How Will Art Be Taught?
Many art practitioners complain that students are often subjected to a logic based approach to teaching art and the art curriculum is focused on art theory rather than art making. The fact is they each stimulate different parts of the brain.
Practicing art is about process, about exploring, about accessing parts of your own being that can not be expressed in words. It is about learning to trust your inner world and developing and discovering your own voice. Art making is about accessing something other than the logical, visible world.
Few people will argue against integrating the arts into the school curriculum, however, the debate is over what and how is the best way arts education is delivered to these young minds.
How will the students experience the education? How will they be judged and tested on the knowledge they acquire? How will they be evaluated on how they learn? These are tough questions that need to be thoroughly analyzed and resolved or the consequences may be dire.

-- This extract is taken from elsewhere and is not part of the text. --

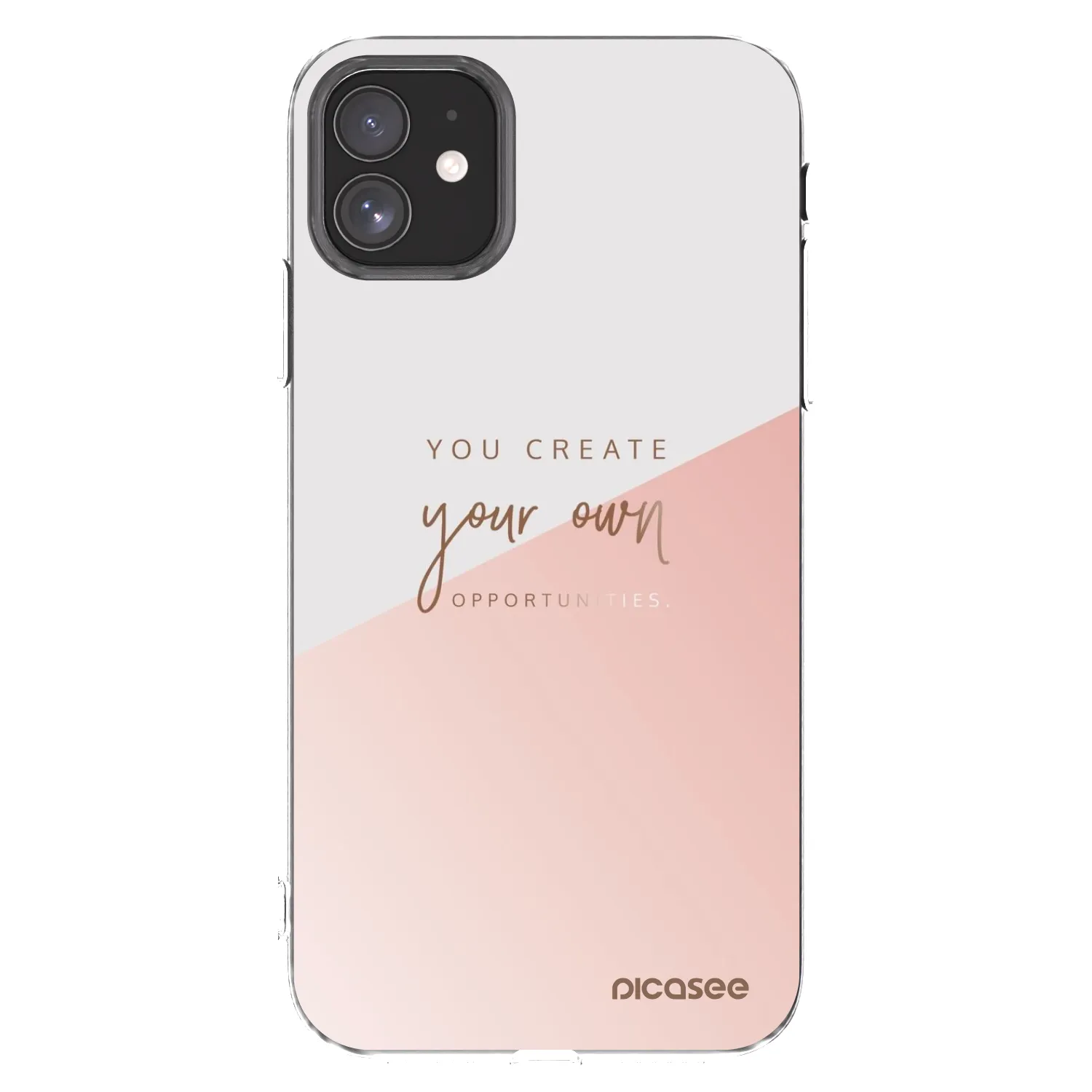 Picasee átlátszó szilikon tok az alábbi mobiltelefonokra Apple iPhone 11 - You create your own opportunities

Understanding How Creativity Works in the Brain
A new report from the National Endowment for the Arts (NEA) is titled “How Creativity Works in the Brain”. This report comes after previous NEA initiatives including the NEA/Walter Reed Healing Arts Partnership. As Bill O’Brien, NEA senior advisor to the chairman for innovation stated, “The time is ripe for bringing together artists, scientists, and educators to collaboratively confront the question of how creativity functions in the brain.”He went on to say, “Imagine the potential for our nation’s health, education, culture, and productivity if we were able to truly understand the anatomy of our ‘aha’ moments, and how they can be nurtured, optimized, and deployed.”
Arts education returning to the mainstream shows promise but it isn’t all that simple. Creativity research, discussion and collaboration among neurobiologists, artists, psychologists, and educators will help to resolve the many issues, questions and challenges that this act proposes. They must be addressed in the best interest of the children and their developing brains.